Bus Route 110.

Mind Adventures, an experimental theatre company based in Colombo, has been known for breaking local drama convention, especially since Paraya. Around December 2014, they will collaborate with British theatre company Look Left Look Right to bring you more interactive in-your-face theatre – and this time they’ll do it on a bus ride.

We were invited for a scratch of the actual show – it took place at the British Council on a Friday evening. We gathered upstairs just outside the library, waiting for the show to start.

A girl walked in among us, unnoticed, yelling on her phone about a bus that was late. In a few minutes she pulled out a megaphone and promptly directed us to follow her to our bus ride (which we hadn’t a clue about at the time).That’s the thing about Mind Adventures’ promenade theatre style – you never know who among you is an actor and who isn’t, because the line between the actors and the audience is blurred. And all the world literally becomes a stage.

We followed her to British Council’s exit gate, where a young bus conductor (an actor) awaited us in front of a big red Ashok Leyland bus. He greeted us in comical fashion and asked us to get on board. Where was this going? We excitedly boarded and I thought it was just for show and we wouldn’t really move – but we did. We were seated and given little hand-fans, and tickets that said Route 110: a bus route that doesn’t exist in Colombo.

The bus conductor was chatty and made us laugh, and later on in the performance (which took place entirely on the bus!) his role changed from conductor to waiter to market hawker, much like the shape-shifting sutradhar or jester of modern experimental Indian plays. The bus went round the neighborhood – and might have even gone further – I’m not sure, because of the rain and disorienting bus and traffic lights.

One by one, the characters of the play emerged. One from the seat in front of me, the other from the back seat, a few even stepped into the bus at bus-stops. The bus would hit the brakes every time they spoke, and started up again when they were done (the bus lights flickered as it did, an unintentional prompt for a scene change). The characters loved, they fretted, they laughed – and the bus was instantly transformed into a restaurant, or a market place, with just a change of music or a prop. The characters – who were just mothers, colleagues, lovers – were inches away from each of us, some of them spoke to us about their problems, and asked us questions. They were real.

There was no resolution at the end of the bus ride, neither did we know what would happen next (a lot like real life itself) – we all just got off the bus. I don’t remember ever paying this much attention to a theatrical performance before – with the bus music, the traffic noise, the lights outside, and the fact that somebody in a moving bus was telling us a story, we couldn’t help but strain to listen to every word.
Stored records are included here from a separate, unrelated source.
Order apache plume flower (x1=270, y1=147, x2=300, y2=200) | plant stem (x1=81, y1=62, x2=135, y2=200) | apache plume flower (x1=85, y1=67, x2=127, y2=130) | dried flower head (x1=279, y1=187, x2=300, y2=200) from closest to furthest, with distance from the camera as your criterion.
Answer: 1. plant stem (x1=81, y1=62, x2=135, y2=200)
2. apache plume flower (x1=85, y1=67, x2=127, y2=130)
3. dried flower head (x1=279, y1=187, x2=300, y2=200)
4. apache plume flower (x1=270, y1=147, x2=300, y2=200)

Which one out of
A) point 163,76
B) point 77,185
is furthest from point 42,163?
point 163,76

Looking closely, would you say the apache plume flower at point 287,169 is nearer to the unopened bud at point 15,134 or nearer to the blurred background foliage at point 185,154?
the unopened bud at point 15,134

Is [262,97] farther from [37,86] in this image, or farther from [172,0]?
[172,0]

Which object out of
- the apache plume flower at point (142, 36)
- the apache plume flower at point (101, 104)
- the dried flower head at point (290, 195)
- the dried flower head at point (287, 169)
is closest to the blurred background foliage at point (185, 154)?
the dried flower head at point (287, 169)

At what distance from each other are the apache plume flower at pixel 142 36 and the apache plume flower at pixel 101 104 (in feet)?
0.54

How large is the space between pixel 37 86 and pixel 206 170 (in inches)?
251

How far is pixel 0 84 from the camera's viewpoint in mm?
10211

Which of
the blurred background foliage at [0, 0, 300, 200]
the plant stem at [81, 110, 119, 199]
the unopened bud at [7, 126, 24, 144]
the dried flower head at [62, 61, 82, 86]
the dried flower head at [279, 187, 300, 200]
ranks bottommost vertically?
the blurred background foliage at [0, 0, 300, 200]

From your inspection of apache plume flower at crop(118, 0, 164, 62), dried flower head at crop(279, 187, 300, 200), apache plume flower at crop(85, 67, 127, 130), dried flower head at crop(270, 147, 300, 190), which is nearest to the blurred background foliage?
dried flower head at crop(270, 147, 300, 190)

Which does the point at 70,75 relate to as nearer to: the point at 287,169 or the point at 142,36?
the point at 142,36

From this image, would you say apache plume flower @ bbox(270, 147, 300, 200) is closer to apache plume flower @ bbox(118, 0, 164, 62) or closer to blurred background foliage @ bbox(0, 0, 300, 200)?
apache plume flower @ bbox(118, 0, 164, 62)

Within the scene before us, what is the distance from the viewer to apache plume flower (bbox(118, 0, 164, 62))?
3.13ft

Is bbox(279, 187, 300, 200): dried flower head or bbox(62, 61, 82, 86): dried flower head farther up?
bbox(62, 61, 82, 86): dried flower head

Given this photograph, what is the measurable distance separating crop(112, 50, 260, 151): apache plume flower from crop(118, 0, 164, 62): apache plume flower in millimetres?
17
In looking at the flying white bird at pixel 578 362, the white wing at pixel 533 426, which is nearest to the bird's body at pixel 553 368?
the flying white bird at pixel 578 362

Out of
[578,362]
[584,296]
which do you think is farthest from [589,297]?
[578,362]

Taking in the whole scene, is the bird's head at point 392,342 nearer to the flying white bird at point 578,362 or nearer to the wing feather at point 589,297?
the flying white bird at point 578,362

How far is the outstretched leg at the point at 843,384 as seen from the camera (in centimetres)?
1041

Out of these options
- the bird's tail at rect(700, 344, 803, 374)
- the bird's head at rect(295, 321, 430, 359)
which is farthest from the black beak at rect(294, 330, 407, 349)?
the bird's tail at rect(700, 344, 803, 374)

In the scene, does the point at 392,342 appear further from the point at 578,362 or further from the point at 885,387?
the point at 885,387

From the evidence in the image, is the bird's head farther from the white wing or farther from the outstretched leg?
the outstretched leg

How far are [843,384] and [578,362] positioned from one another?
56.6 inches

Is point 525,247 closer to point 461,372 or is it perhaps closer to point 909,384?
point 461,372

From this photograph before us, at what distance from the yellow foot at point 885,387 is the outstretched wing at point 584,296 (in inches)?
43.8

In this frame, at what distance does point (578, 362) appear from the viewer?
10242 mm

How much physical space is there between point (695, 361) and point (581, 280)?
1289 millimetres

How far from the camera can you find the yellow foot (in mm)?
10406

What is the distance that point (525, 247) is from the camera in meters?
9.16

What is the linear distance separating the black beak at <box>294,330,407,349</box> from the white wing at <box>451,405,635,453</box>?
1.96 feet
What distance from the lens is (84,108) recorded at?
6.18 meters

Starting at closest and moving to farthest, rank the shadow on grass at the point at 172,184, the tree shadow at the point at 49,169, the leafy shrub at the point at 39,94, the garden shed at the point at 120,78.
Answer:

Tracy Holsinger, one of the directors of this soon-to-be production, explained this style of theatre as an attempt to make people recognize that drama is reality, a sentiment shared by many modern playwrights like Genet and Artaud. Instead of sitting in a cushy seat at Lionel Wendt, separated from the actors on a stage in front of you, this theatre pushes you into the script, or maybe pushes the script into your own life – and suddenly, the issues in the performance, become personal and more meaningful. This is one bus ride we’re excited to take at the end of this year.